Bir an için erken ekonomi konusunu ön plana çıkaran ve Batı’nın tasarımlarına boyun eğen bir koalisyonun gerçekleştiğini ve erken seçimin gündemden düştüğünü varsayalım! Yabancı kaynak girişi yükselecek, Türk Lirası yeniden değerlenecek, beklentiler düzelecek ve ekonomi toparlayacak mı? Hiç sanmıyoruz: dolar faizlerindeki olası yükselişin ve yeniden artan jeopolitik risklerin etkisi ile riskten kaçınma eğilimi güçlenmeye devam edecek, oluşacak koalisyon hükümetinin ömrü öngörüldüğü gibi olamayacak! Belli bir zaman kaybı sonrasında erken seçim konusu yeniden gündeme gelecek ve bu süreçteki kayıplar ödenecek faturaları iyice ağırlaştıracak! Gerçeklerin açığa çıkması konusunda, fazla beklemek zorunda kalınmayacak! 

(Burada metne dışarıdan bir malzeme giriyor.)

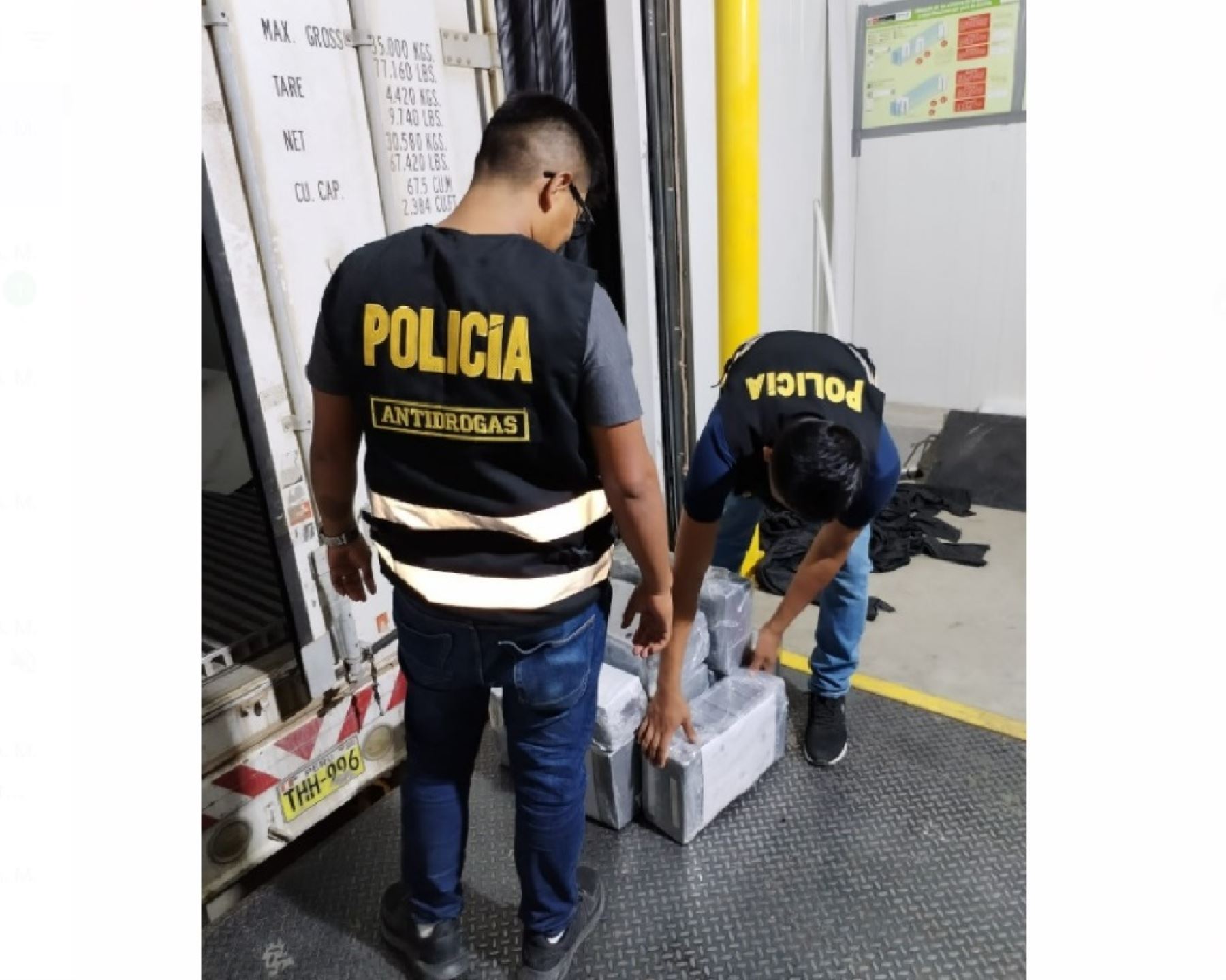 La Policía Nacional incautó más de 90 kg de droga durante una intervención a un vehículo de carga en el distrito de Olmos, en Lambyeque.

İş dünyası ve finansal piyasaların gerçekleştirmeye çalıştığı seçenek, çıkmaz sokak niteliğindedir: muhtemel sonucu daha baştan bellidir! Dost ile düşmanı ayırt edebilen ve Allah’tan başka kimseye kulluk etmeyi değerleri gereği hiç düşünmeyenlerin, kesinlikle uzak durmaları gereken bir tercihtir. Yaşadığımız coğrafyada istikrarsızlığın büyümesine ve uzunca bir süre belirleyici olmasına hizmet edecek türden bir suç ortaklığıdır. Mümkün olabilmesi için masallarla süslenerek pazarlanması gerekmektedir! 

Atalarımız doğru söylemiş: yanlış hesap yaptığı ve korkular ile açgözlülüğe yenildiği için deniz düşenler, yılana sarılmak zorunda kalıyor! Gerçekçi olmayı ve yaşadıklarından ders alarak aynı hataları tekrarlamamayı beceremiyor! 

2002 yılındaki koalisyondan talep ettiklerini alamayan ABD erken seçim için bastırmıştı, etkili ve yetkili kesimler çok olumsuz koşullara rağmen ağzını açmamış ve desteklemek durumunda kalmıştı. Bugün benzer bir durum yaşanıyor; bu coğrafya için kendi çıkarlarına uygun senaryo yazanlar erken seçim istemiyor ve içerideki lobileri buna uygun olarak yönlendiriyor. Ülke gündemi, görece güçlü olduğu varsayılanların çıkarına göre şekillendiriliyor! Toplumun gerçekleri bilmesi istenmiyor! 

Ne diyelim, yeni ve çok zorlu bir sınav bizi bekliyor! Çok laf yalansız olmuyor! Türkiye Ekonomisi kırılganlaşıyor, bu durumu terse çevirecek bir bahtı karanın çıkmasına izin verilmiyor!